> [TEXT PASSAGE]
The Government is currently engaged in a U-turn that definitely belongs in this second category. It is undertaking this manoeuvre gingerly, understanding exactly how it looks, but undertaking it the Government most certainly is. It is abandoning its forecast that the recession will be over in the middle of this year.
In his forecast made only in November, the Chancellor of the Exchequer predicted that growth would start again in the middle of this year. If this were so, the economy would now be at the mid-point of the recession. Realising that such a contention is incredible, the Chancellor and the Prime Minister have both begun talking of the hard year ahead. According to Alistair Darling, “we are far from through this”. A formal revision of the forecasts will surely follow.
There are three ways of interpreting this incident. The first is that this was mere incompetence. The moment that the figures were announced by the Chancellor, it was obvious to most intelligent lay observers that they were incredibly optimistic. Mr Darling says that his forecast was the best that could be made “based on the evidence at the time”. This is not the most convincing point he has made in his political career. The “at the time” to which he refers is only a few weeks ago.

> [DATA SUPPLIED]
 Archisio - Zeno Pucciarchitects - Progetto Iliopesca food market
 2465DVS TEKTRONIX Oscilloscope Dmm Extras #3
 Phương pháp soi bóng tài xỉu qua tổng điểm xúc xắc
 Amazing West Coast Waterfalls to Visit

---

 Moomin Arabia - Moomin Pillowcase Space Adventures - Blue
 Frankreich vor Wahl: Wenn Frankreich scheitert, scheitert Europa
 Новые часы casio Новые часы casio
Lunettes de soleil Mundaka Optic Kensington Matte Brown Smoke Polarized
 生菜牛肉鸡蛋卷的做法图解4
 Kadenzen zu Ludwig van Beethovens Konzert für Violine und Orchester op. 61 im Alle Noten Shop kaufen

* * *

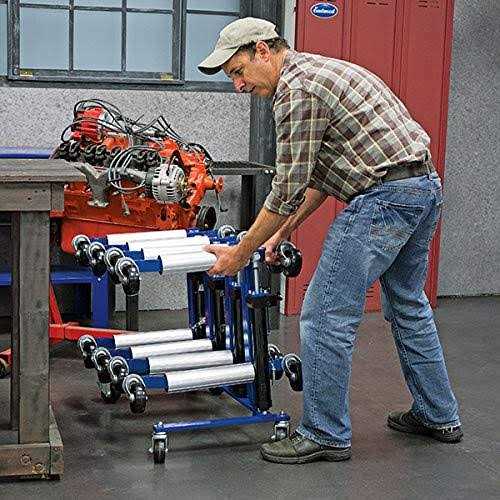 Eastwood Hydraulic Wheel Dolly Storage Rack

> [GOAL OF THE EXERCISE] Give every phrase that the text about the government's recession forecast places inside quotation marks.

> [EXERCISE ANSWER]
- we are far from through this
- based on the evidence at the time
- at the time